|Harriet Bernstein & Luisa Paster|
NEWARK – A state administrative law judge has ruled (50k PDF) that the Ocean Grove Camp Meeting Association violated the state’s Law Against Discrimination when it denied Ocean Grove residents Harriet Bernstein and Luisa Paster the use of its boardwalk pavilion for their 2007 civil union ceremony. The association had allowed members of the public to rent the pavilion and had never before declined a permit other than for scheduling conflicts until it received Paster and Bernstein’s reservation request. The association rejected the couple’s application to use the space, stating that civil unions violated its Methodist doctrine.
“The Camp Meeting Association could have used the pavilion exclusively for its own purposes,” said Lawrence Lustberg of Gibbons, P.C., who represents the couple as a cooperating attorney for the ACLU-NJ. “The judge found, however, that the association opened the pavilion up to the public and thus was obligated to follow anti-discrimination laws.”
“We are pleased with the judge’s findings,” said Harriet Bernstein. “When we first started planning our civil union, we had no idea that it would come to this. We weren’t asking the association to change their beliefs. We just wanted them to give us the same opportunity to use a beautiful space that we had seen open for public use.”
Paster and Bernstein celebrated their civil union at a fishing pier in Ocean Grove, a quarter mile from the pavilion on June 30, 2007. By then, the community rallied around the couple, showing support by raising flags around town that symbolized LGBT equality.
“Fortunately, out of this painful incident, Ocean Grove residents have a renewed sense of community and have come together to support equality,” said Luisa Paster.
In his written decision, Judge Solomon A. Metzger of the Office of Administrative Law found that in March 2007, when Paster and Bernstein filled out a reservation form, the pavilion was a public accommodation. The judge determined that the Ocean Grove Camp Meeting Association breached its agreement to make the pavilion available to the public on an equal basis. The association was also required to make the pavilion public in exchange for a state tax exemption it received that requires equal access on a non-discriminatory basis. Metzger also noted that while the association is free to practice its mission without government oversight, it had never attached any religious ministry to the wedding venue until it received Paster and Bernstein’s application.
“(The association) was not, however, free to promise equal access to rent wedding space to heterosexual couples irrespective of their tradition and then except (Bernstein and Paster),” Judge Metzger stated.
The administrative law judge’s decision is sent to the Director of the Division on Civil Rights who has 45 days to adopt, modify or reject it as part of the Director’s final decision; otherwise, it becomes a final decision. Once a final decision is issued, a party may appeal to the Appellate Division of the Superior Court.
Bernstein, 70, a grandmother and retired school administrator and Paster, 64, a retired academic librarian, met at a retreat in the Poconos in 2000. The couple decided to celebrate their commitment with a civil union in 2007, shortly after New Jersey passed a law allowing for civil unions.
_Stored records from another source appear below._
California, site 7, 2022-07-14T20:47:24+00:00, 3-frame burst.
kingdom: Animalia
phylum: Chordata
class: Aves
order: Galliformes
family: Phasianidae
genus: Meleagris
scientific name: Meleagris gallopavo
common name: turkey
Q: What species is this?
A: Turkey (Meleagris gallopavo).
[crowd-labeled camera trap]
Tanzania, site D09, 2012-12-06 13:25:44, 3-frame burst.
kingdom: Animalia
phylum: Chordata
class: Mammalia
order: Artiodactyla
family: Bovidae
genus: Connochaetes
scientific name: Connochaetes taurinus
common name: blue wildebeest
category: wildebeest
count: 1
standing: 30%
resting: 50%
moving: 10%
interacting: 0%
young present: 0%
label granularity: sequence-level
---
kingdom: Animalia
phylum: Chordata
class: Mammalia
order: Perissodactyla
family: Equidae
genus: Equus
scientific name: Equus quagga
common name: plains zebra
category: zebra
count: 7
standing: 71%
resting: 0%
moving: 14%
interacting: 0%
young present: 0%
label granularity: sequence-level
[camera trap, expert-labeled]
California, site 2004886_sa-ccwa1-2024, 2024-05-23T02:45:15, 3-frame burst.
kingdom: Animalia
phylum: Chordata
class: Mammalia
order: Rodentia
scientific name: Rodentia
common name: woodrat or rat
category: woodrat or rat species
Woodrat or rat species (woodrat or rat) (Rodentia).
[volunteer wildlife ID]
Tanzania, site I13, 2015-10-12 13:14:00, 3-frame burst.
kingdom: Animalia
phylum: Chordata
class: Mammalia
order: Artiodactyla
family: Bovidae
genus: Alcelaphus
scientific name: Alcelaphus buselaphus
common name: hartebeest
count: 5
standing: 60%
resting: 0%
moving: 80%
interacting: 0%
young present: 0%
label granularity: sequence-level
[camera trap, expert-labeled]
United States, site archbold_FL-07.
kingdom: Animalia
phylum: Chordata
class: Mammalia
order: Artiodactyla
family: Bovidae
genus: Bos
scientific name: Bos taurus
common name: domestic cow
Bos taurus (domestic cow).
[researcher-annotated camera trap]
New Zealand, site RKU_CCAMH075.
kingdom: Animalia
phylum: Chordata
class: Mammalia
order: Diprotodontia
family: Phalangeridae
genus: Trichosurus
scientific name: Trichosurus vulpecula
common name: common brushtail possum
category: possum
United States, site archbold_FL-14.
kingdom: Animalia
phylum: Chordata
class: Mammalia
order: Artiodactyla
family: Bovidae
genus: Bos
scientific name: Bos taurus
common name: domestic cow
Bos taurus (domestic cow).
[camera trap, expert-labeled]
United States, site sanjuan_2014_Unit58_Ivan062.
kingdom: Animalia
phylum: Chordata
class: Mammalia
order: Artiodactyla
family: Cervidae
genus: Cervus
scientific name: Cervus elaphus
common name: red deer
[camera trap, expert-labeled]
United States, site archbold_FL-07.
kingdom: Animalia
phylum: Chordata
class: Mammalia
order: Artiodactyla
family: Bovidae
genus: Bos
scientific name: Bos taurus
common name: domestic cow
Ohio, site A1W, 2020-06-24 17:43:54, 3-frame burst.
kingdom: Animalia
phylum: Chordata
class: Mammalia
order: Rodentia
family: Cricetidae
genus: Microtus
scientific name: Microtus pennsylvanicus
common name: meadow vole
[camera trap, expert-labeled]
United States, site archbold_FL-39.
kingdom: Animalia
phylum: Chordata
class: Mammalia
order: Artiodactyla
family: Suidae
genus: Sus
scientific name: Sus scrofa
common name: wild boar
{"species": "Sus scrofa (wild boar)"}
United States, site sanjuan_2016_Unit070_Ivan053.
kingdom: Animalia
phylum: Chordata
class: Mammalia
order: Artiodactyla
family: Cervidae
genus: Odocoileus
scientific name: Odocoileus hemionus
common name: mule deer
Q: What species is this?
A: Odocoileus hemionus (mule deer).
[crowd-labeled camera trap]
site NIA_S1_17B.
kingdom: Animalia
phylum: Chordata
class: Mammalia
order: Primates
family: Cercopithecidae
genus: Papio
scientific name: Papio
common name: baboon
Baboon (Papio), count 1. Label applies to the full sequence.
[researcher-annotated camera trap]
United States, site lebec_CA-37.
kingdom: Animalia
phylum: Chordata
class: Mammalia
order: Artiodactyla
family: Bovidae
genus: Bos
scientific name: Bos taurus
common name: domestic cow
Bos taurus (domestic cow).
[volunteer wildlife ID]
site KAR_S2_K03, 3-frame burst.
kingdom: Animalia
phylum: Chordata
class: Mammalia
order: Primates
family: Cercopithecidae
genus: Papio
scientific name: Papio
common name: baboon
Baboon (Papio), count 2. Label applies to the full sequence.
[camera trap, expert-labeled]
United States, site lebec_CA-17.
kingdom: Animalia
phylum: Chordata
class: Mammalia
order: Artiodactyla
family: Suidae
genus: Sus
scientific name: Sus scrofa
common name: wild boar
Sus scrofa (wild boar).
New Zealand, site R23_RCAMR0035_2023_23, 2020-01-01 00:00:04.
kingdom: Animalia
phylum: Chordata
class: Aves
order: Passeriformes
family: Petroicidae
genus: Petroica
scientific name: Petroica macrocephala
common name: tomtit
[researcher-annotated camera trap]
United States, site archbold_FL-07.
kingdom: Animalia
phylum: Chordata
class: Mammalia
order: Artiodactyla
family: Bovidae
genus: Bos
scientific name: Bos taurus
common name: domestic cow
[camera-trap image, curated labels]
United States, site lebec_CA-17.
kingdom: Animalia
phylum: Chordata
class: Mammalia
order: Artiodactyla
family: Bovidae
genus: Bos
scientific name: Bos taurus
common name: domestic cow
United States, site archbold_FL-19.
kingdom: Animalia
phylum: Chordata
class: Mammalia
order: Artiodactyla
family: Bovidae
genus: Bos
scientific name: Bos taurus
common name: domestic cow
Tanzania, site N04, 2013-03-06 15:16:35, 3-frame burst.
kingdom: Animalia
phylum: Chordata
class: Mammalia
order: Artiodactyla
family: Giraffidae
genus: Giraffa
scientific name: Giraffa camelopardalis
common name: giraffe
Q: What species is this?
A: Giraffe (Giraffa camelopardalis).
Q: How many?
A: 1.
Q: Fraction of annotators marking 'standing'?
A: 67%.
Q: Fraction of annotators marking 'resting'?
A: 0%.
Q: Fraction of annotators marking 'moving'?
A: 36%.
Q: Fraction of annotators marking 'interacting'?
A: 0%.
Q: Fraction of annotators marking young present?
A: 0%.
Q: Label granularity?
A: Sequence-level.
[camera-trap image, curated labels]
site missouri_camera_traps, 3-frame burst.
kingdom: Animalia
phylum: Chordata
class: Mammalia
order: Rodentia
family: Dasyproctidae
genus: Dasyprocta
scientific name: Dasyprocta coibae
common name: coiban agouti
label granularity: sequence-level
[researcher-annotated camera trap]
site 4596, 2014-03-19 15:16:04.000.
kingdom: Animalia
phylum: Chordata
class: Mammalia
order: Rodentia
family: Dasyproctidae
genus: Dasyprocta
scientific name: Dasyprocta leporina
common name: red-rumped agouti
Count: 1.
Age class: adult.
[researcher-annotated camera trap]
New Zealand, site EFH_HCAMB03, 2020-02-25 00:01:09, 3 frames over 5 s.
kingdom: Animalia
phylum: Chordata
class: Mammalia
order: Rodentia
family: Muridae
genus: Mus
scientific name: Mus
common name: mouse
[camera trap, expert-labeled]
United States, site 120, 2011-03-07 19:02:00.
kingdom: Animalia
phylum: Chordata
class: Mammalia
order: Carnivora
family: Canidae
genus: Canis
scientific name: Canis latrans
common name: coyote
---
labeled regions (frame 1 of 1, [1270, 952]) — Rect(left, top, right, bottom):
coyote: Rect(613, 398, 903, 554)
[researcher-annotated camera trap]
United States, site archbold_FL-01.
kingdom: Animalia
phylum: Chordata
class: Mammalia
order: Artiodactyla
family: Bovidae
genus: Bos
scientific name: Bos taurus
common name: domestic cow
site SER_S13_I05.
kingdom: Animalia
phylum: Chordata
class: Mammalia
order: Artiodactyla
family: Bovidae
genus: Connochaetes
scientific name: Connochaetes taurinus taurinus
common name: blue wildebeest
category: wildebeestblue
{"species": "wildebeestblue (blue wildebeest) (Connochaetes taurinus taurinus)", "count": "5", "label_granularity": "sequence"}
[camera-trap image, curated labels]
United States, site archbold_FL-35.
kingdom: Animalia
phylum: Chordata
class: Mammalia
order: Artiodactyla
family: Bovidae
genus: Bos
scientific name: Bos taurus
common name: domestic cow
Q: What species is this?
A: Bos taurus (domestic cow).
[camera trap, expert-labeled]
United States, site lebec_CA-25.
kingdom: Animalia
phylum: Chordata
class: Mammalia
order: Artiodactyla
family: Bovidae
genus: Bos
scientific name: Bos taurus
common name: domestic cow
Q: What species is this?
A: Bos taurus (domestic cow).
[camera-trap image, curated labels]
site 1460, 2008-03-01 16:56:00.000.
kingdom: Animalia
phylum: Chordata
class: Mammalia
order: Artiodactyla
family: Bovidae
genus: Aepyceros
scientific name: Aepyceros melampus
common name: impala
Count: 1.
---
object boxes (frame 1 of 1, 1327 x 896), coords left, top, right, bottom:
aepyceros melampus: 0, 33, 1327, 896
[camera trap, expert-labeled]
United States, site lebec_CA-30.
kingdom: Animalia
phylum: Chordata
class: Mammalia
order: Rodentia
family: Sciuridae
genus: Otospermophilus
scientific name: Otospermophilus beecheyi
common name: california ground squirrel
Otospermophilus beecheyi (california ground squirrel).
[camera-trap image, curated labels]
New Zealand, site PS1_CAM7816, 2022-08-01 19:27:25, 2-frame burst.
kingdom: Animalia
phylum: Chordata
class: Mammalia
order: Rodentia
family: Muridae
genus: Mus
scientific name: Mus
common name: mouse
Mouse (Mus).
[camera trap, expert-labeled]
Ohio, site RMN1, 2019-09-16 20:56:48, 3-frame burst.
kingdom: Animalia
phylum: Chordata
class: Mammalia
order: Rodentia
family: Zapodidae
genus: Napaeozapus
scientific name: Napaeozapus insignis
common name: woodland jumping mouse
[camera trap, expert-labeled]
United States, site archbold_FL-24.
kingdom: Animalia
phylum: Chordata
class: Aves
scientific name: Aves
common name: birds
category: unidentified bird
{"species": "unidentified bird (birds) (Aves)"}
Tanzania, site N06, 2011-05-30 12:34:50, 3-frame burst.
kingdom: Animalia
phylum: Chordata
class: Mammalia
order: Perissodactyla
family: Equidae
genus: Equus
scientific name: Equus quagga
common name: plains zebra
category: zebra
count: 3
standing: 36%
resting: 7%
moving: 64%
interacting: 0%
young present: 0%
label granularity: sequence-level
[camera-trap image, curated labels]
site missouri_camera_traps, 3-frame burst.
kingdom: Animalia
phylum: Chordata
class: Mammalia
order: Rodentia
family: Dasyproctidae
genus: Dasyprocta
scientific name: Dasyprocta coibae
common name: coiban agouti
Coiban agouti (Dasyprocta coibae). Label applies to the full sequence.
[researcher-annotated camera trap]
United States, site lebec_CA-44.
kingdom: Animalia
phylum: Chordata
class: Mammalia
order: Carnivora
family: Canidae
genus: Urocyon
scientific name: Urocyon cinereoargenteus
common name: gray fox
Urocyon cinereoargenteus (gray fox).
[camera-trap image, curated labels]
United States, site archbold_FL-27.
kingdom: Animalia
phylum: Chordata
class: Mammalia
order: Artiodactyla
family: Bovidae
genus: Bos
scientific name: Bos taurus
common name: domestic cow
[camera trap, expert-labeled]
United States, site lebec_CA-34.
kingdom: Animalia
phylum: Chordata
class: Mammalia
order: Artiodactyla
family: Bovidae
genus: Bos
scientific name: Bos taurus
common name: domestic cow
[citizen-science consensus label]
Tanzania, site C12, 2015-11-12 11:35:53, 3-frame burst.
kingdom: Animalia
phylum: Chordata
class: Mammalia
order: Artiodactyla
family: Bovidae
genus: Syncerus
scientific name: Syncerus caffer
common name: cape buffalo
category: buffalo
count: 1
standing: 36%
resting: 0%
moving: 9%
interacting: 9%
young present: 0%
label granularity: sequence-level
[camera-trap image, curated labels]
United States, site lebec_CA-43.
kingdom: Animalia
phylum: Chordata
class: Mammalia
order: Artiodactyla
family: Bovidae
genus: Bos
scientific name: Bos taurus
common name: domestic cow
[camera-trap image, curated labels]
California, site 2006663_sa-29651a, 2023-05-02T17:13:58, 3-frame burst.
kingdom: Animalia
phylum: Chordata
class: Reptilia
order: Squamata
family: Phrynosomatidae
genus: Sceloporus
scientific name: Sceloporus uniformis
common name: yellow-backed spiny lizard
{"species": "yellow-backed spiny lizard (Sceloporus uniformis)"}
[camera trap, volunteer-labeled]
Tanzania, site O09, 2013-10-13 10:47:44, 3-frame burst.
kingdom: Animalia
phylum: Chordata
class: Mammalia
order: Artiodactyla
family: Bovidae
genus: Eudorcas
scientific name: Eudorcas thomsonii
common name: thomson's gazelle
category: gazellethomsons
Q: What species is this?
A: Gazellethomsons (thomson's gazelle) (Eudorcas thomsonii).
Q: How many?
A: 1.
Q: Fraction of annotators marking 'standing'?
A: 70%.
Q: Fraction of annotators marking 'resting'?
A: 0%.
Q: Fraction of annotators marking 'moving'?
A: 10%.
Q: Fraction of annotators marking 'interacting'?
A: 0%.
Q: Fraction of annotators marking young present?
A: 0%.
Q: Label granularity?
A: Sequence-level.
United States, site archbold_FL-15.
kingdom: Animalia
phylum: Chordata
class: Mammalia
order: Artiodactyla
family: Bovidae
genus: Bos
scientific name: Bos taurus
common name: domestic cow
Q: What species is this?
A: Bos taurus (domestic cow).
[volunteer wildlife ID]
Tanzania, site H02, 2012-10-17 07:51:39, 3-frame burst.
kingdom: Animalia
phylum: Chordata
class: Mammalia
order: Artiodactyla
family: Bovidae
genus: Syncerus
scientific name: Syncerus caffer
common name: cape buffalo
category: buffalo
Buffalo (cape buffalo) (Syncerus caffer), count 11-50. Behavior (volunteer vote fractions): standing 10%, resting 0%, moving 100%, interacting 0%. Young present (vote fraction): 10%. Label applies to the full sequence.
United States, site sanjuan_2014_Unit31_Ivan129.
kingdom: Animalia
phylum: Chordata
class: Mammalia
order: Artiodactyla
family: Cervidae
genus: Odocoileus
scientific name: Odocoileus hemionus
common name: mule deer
The couple, who live in the Ocean Grove section of Neptune, wanted their ceremony to take place at the Ocean Grove Boardwalk Pavilion, an open-air wood-framed seating area facing the Atlantic Ocean.
The pavilion was used for community and charitable events and the owners of the property, Ocean Grove Camp Meeting Association, received a tax exemption from the state Green Acres program, which provides exemptions to non-profit organizations who use their property for recreational or conservation purposes. An important condition of the exemption is that the property be “open for public use on an equal basis.”
In March 2007, the couple went to the office of the Ocean Grove Camp Meeting Association and filled out an application to reserve the pavilion for their civil union. Days later, association officials denied their application and returned their $250 deposit. When Paster and Bernstein sought an explanation, they were told civil unions violated the group’s Methodist principles.
Paster and Bernstein filed a complaint with the state Division on Civil Rights.
In December 2008, the state Division on Civil Rights found probable cause that the association violated the state’s anti-discrimination law. The case proceeded to the state Administrative Law Judge for disposition.
“This decision affirms New Jersey’s strong protections against discrimination,” said Jeanne LoCicero, ACLU-NJ Deputy Legal Director. “When you open your doors to the public, you can’t treat same-sex couples differently.”
The case is captioned Bernstein et al v. Ocean Grove Camp Meeting Association, OAL DKT. NO. CRT 6145-09.